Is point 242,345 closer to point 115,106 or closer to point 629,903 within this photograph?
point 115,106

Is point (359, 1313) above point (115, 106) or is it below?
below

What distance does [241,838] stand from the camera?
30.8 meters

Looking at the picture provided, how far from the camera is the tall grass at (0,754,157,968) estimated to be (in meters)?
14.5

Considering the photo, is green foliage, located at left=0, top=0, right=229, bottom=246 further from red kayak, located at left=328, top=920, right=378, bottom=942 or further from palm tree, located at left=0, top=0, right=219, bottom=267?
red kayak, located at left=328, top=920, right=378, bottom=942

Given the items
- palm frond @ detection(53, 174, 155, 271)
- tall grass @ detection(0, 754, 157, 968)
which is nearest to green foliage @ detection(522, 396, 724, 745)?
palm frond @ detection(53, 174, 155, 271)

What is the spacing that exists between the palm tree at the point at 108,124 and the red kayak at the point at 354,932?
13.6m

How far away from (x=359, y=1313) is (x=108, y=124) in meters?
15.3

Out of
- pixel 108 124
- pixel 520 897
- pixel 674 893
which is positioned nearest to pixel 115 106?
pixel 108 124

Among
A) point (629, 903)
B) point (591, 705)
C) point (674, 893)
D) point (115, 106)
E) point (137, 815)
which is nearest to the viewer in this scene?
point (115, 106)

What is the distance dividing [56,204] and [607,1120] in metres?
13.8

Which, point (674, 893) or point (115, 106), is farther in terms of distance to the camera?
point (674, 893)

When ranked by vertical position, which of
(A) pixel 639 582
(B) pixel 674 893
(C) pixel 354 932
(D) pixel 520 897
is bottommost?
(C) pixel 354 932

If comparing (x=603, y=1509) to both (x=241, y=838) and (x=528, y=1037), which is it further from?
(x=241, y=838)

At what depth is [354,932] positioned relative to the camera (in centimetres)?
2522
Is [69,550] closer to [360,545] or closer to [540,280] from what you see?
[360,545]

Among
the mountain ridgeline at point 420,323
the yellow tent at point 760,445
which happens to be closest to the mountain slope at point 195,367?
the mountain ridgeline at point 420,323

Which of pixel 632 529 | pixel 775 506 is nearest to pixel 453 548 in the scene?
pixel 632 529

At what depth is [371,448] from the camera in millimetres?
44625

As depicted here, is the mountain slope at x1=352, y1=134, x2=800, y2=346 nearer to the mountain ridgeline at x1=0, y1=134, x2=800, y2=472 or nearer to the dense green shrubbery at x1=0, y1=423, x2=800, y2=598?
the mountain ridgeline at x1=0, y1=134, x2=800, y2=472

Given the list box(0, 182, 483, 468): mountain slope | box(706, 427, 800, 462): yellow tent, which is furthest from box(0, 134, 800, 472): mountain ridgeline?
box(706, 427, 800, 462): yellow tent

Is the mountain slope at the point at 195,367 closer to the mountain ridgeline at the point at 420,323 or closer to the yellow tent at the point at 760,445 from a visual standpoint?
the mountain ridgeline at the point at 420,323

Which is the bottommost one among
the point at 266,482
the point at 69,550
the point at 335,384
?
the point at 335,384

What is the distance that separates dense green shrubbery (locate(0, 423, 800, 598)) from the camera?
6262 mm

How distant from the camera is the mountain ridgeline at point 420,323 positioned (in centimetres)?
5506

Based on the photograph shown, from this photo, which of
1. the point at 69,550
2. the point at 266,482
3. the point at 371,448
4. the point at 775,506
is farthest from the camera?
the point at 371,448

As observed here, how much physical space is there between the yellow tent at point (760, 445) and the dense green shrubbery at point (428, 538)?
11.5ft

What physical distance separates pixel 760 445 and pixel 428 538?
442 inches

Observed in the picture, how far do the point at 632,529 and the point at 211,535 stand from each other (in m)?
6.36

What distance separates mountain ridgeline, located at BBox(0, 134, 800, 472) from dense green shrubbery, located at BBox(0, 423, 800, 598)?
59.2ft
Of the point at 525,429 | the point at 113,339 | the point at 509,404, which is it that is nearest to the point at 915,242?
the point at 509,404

_Instructions for the task_
Go through the records above and set each one down exactly, please.

_Response to this task_
Is point 242,345 closer to point 115,106 or closer to point 629,903 within this photograph?
point 115,106

Is point (359, 1313) above point (115, 106) or is it below?
below

What distance does [241,838] stand from the camera?
30.8 meters

Looking at the picture provided, how far from the camera is the tall grass at (0,754,157,968) estimated to be (in meters)?
14.5

Considering the photo, is green foliage, located at left=0, top=0, right=229, bottom=246 further from red kayak, located at left=328, top=920, right=378, bottom=942 or further from palm tree, located at left=0, top=0, right=219, bottom=267?
red kayak, located at left=328, top=920, right=378, bottom=942

Given the items
- palm frond @ detection(53, 174, 155, 271)
- tall grass @ detection(0, 754, 157, 968)
which is nearest to green foliage @ detection(522, 396, 724, 745)?
palm frond @ detection(53, 174, 155, 271)

What is the spacing that exists between the palm tree at the point at 108,124 and the red kayak at the point at 354,932?
13.6m

How far away from (x=359, y=1313) is (x=108, y=124) in meters?
15.3

Out of
- pixel 108 124
- pixel 520 897
- pixel 674 893
which is positioned nearest to pixel 115 106?
pixel 108 124

Among
A) point (629, 903)
B) point (591, 705)
C) point (674, 893)
D) point (115, 106)
E) point (137, 815)
which is nearest to the viewer in this scene?
point (115, 106)

What is the distance dividing [56,204] and [607,1120] in metres?
13.8

Which, point (674, 893) or point (115, 106), is farther in terms of distance to the camera?
point (674, 893)

When ranked by vertical position, which of
(A) pixel 639 582
(B) pixel 674 893
(C) pixel 354 932
(D) pixel 520 897
is bottommost?
(C) pixel 354 932

If comparing (x=603, y=1509) to both (x=241, y=838) and (x=528, y=1037), which is it further from?
(x=241, y=838)

At what depth is [354,932] positioned relative to the camera (in centimetres)?
2522
Is [69,550] closer to [360,545] or closer to [540,280] from what you see?
[360,545]

Among
the mountain ridgeline at point 420,323
the yellow tent at point 760,445
which happens to be closest to the mountain slope at point 195,367?
the mountain ridgeline at point 420,323

Which of pixel 632 529 | pixel 775 506 is nearest to pixel 453 548 in the scene?
pixel 632 529

At what depth is [371,448] from the camera in millimetres?
44625

As depicted here, is the mountain slope at x1=352, y1=134, x2=800, y2=346 nearer to the mountain ridgeline at x1=0, y1=134, x2=800, y2=472 or nearer to the dense green shrubbery at x1=0, y1=423, x2=800, y2=598?
the mountain ridgeline at x1=0, y1=134, x2=800, y2=472

Given the list box(0, 182, 483, 468): mountain slope | box(706, 427, 800, 462): yellow tent, which is furthest from box(0, 134, 800, 472): mountain ridgeline?
box(706, 427, 800, 462): yellow tent

Is the mountain slope at the point at 195,367 closer to the mountain ridgeline at the point at 420,323 or closer to the yellow tent at the point at 760,445 from a visual standpoint?
the mountain ridgeline at the point at 420,323

Which is the bottommost one among
the point at 266,482
the point at 69,550
the point at 335,384
?
the point at 335,384

What is the distance that separates dense green shrubbery (locate(0, 423, 800, 598)) from the camera?
6262 mm

How distant from the camera is the mountain ridgeline at point 420,323 positioned (in centimetres)?
5506

Based on the photograph shown, from this photo, which of
1. the point at 69,550
2. the point at 266,482
3. the point at 371,448
4. the point at 775,506
is farthest from the camera?
the point at 371,448

As observed here, how much physical space is there between the yellow tent at point (760, 445) and the dense green shrubbery at point (428, 538)?
11.5ft

What physical distance separates pixel 760 445 and pixel 428 538?
442 inches

Observed in the picture, how far do the point at 632,529 and the point at 211,535 stand from each other (in m)?
6.36

What distance separates mountain ridgeline, located at BBox(0, 134, 800, 472) from dense green shrubbery, located at BBox(0, 423, 800, 598)?
59.2ft
Of the point at 525,429 | the point at 113,339 | the point at 509,404, which is it that is nearest to the point at 915,242?
the point at 509,404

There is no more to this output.